(Saved data entries)

----

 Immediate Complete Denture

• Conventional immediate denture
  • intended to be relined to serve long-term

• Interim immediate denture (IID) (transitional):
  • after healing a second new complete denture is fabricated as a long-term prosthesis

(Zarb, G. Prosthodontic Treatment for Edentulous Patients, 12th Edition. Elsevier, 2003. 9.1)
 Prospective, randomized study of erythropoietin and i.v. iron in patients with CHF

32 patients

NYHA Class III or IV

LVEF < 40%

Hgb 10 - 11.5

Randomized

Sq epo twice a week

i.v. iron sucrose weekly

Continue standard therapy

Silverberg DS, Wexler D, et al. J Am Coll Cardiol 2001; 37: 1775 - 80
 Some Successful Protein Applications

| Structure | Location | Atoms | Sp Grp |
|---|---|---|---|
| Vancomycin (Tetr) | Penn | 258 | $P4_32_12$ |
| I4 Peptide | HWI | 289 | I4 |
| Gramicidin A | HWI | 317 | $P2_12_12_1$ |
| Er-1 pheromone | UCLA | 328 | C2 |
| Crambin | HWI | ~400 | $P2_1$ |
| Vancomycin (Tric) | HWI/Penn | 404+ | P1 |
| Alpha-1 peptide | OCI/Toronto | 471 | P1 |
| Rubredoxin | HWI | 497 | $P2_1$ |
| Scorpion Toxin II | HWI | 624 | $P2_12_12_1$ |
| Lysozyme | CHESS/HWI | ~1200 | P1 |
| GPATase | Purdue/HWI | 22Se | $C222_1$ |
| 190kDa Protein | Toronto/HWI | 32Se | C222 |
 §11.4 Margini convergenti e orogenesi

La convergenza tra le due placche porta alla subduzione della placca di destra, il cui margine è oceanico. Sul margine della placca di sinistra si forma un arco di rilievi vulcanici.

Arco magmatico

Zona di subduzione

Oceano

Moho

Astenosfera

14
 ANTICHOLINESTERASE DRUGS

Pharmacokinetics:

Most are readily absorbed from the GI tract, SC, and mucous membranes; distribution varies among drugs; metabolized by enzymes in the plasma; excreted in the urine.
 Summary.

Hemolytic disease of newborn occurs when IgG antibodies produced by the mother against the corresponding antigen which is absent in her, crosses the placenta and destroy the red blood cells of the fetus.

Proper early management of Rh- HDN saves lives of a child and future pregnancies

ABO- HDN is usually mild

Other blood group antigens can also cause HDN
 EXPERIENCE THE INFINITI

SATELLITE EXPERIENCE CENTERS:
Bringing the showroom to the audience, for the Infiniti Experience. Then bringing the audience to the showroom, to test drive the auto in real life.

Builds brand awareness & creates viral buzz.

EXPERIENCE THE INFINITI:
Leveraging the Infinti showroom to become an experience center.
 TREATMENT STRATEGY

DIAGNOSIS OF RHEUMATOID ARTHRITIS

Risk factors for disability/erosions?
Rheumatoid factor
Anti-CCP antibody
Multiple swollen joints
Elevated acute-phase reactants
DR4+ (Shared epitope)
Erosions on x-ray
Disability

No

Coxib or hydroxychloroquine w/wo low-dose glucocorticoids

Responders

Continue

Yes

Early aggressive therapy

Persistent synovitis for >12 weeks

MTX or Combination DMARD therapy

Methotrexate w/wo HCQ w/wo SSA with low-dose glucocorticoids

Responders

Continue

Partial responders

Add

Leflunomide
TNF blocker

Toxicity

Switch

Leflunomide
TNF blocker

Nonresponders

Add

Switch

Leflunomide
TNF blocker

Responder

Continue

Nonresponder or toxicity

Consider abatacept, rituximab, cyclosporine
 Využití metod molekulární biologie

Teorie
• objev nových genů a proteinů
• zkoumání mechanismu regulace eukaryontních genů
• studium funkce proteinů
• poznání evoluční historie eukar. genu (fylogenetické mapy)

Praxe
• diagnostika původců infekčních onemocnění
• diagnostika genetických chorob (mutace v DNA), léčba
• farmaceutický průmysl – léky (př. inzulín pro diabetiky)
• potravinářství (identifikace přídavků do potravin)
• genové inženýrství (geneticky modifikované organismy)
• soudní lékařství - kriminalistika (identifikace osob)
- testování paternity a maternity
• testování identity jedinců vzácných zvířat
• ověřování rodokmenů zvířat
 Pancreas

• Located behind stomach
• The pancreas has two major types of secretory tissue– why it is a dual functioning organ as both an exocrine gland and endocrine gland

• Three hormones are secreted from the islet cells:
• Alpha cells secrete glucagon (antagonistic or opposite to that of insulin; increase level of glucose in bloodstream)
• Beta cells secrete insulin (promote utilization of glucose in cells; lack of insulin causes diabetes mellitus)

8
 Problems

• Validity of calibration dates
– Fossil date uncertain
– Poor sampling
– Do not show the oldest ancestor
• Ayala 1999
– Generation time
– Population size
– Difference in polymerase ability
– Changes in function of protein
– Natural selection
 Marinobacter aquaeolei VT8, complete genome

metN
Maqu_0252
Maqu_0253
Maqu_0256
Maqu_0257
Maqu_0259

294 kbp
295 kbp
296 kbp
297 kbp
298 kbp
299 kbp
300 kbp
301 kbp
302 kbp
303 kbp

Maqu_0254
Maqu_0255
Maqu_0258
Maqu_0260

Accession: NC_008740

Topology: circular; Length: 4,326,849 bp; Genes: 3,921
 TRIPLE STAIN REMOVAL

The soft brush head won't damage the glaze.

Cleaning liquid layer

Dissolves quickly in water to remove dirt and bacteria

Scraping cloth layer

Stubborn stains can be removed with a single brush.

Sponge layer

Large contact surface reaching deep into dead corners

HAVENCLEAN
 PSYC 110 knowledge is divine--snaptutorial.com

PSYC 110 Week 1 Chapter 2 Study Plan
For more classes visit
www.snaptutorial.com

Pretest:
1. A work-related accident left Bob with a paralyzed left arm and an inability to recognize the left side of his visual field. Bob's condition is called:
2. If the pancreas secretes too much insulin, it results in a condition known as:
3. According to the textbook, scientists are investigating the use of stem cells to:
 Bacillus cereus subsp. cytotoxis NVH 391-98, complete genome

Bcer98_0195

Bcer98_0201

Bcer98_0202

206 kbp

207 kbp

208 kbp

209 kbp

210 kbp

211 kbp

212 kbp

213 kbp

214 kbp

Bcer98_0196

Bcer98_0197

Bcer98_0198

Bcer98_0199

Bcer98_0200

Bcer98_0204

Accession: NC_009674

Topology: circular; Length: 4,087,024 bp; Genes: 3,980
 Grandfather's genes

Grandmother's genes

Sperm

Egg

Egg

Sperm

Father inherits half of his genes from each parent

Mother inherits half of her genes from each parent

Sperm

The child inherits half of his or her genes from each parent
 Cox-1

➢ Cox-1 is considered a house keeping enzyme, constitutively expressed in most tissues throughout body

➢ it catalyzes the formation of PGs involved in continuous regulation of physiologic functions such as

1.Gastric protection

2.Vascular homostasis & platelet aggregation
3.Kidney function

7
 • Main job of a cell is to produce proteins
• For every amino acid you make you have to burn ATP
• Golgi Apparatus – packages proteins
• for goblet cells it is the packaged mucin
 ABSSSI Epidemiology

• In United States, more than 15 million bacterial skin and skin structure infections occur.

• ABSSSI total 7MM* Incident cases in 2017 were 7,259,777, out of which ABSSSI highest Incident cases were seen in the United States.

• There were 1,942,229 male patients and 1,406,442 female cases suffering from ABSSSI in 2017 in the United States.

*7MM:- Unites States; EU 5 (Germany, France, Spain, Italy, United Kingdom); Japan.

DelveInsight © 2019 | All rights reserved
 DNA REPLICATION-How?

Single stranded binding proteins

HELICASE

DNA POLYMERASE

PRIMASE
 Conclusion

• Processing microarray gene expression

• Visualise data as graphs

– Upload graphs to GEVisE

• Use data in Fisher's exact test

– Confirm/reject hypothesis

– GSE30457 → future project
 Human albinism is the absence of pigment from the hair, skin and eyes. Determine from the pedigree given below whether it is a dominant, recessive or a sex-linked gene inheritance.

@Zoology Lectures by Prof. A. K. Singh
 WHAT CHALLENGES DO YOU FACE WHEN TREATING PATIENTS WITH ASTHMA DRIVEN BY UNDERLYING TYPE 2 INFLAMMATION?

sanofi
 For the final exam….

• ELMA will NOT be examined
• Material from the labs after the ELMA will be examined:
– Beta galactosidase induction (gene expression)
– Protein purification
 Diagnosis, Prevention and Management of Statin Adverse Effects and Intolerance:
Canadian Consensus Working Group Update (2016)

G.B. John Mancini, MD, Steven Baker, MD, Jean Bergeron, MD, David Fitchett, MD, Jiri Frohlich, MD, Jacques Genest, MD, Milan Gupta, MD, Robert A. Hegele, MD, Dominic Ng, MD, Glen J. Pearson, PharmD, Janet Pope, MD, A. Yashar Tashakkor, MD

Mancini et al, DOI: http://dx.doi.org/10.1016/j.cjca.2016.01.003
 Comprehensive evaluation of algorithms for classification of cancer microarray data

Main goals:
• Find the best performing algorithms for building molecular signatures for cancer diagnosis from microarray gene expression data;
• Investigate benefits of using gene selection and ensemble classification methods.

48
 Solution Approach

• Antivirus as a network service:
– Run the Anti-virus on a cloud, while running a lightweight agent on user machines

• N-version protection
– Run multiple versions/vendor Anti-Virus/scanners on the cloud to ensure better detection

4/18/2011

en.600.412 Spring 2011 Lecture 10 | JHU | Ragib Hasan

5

----

### PROBLEM DESCRIPTION
Look over the entries for "protection", then copy every line that includes that string.

### SOLUTION
1.Gastric protection
• N-version protection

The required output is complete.